# Cat Help?



## AngesRadieux (Oct 6, 2011)

I think my cat could be sick, but I'm not sure. :/ His stool has been consistently very loose for the last several days now and for some unknown reason he seems to have some issue with his litter box. He keeps going on the box itself and not in the litter or on the floor next to the box. I was thinking of maybe buying him a new litter box in case something with this box is bothering him, but I can't think what it would be. He's had this litter box for a while now and he's never had an issue with it before?

But other than that there are absolutely no symptoms. He's not especially lethargic. I mean, he's lazy, but not more than usual. His eyes are clear and alert, no mucus, not cloudy, perfectly normal. There certainly hasn't been any appetite loss. He's still quite the attention monger and he's been his pushy, demanding self. No coughing, sneezing, or vomiting. No blood in his stool. He's not dehydrated at all.

I haven't changed his food recently and he's never had any problems with this food before. He doesn't go outside and hasn't had any interactions with another cat he could've picked something up from. He hasn't lost any weight, hasn't been scratching, nor has he shown any other symptoms of parasites. He doesn't seem to have a fever. He's drinking normally.

Anyone have any ideas? My first instinct would be to take him to the vet, but the vet's pretty expensive and he's not showing any other symptoms... I mean, if he needs to go, he'll go, but I'm wondering if it would be best to just watch him for now?


----------



## registereduser (Jul 30, 2010)

Sounds like he ate something that didn't agree with him. Does he have access to the trash? 

If he has diarrhea he probably is spraying the soft poop against the walls of the box. Is it quite soft or partially formed?

To help soothe his tummy you can give him a spoonful of Activia yogurt or a spoonful of canned pumpkin (not the pie making kind with sugar, just plain canned pumpkin). 

I think you should wait before calling the vet, they do tend to bleed you dry :-?

→ Task requirements
1. In the cat forum thread above, what does the reply suggest giving the cat to soothe his tummy?
2. Repeat the cat forum thread above word for word, from "Anyone have any" up to and including "him for now?".

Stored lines

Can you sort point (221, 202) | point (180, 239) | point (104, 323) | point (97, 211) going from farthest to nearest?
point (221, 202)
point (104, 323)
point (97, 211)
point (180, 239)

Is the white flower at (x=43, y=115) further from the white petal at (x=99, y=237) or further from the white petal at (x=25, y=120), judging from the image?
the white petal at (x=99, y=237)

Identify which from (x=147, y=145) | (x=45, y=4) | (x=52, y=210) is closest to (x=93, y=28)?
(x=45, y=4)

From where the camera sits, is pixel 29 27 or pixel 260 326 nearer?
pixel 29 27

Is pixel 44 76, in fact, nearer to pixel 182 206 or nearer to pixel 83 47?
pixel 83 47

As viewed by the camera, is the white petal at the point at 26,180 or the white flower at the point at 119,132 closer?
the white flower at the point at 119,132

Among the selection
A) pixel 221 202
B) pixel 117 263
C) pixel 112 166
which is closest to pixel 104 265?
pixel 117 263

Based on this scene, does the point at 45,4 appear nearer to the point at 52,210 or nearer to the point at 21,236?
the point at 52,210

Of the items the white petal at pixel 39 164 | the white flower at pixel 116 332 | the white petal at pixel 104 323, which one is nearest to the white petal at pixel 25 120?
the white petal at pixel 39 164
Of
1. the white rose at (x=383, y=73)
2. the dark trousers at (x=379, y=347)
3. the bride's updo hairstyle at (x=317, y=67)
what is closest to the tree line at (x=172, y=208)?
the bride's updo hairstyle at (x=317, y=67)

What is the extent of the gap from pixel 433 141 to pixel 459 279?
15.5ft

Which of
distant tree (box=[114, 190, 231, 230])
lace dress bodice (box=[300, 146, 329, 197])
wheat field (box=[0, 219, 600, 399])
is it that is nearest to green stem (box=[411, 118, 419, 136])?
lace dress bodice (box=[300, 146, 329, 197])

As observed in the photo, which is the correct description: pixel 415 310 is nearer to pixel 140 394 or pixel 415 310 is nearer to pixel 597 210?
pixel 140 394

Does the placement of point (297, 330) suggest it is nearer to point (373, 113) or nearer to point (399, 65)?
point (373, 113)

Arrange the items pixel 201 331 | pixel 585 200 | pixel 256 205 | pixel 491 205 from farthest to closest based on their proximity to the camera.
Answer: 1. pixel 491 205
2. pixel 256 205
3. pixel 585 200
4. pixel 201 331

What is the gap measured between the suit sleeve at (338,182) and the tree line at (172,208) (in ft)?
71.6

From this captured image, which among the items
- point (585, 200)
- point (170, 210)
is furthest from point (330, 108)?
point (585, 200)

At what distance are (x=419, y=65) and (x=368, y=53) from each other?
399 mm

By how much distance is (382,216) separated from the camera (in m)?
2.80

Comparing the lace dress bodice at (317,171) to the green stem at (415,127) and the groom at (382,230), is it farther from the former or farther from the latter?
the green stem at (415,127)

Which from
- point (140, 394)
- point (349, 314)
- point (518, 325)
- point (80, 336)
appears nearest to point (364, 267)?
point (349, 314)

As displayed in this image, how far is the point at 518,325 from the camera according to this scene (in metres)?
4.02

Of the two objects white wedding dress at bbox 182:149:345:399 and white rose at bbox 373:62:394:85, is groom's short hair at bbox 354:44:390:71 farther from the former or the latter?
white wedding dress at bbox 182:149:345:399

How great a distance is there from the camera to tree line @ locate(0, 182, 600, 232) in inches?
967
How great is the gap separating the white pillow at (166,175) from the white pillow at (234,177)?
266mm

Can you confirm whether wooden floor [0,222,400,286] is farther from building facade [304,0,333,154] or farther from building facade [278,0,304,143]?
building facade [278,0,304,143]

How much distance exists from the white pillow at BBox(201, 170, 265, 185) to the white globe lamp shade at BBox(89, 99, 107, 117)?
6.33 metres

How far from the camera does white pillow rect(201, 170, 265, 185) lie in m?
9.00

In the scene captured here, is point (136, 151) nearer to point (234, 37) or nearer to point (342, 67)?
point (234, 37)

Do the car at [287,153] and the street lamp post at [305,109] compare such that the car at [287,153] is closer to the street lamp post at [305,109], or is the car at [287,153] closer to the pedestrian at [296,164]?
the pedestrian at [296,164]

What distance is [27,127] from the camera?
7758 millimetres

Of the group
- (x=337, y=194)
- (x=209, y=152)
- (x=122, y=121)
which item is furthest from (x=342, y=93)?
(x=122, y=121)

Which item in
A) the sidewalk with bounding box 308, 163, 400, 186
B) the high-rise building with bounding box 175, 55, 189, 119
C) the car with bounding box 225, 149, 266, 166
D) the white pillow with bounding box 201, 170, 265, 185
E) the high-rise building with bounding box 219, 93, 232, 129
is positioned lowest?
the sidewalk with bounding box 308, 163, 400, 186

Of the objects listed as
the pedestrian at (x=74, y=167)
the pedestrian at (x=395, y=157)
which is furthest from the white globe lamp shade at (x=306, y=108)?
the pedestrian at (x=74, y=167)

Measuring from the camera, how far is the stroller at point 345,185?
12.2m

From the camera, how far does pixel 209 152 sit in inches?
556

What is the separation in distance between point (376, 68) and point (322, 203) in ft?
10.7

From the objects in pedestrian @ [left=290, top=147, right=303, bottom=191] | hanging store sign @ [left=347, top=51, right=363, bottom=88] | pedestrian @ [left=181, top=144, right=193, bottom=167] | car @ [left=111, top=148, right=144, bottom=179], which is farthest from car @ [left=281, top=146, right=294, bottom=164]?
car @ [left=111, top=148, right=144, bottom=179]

→ Activity answers
1. A spoonful of Activia yogurt or a spoonful of plain canned pumpkin, not the sugared pie-making kind.

2.
Anyone have any ideas? My first instinct would be to take him to the vet, but the vet's pretty expensive and he's not showing any other symptoms... I mean, if he needs to go, he'll go, but I'm wondering if it would be best to just watch him for now?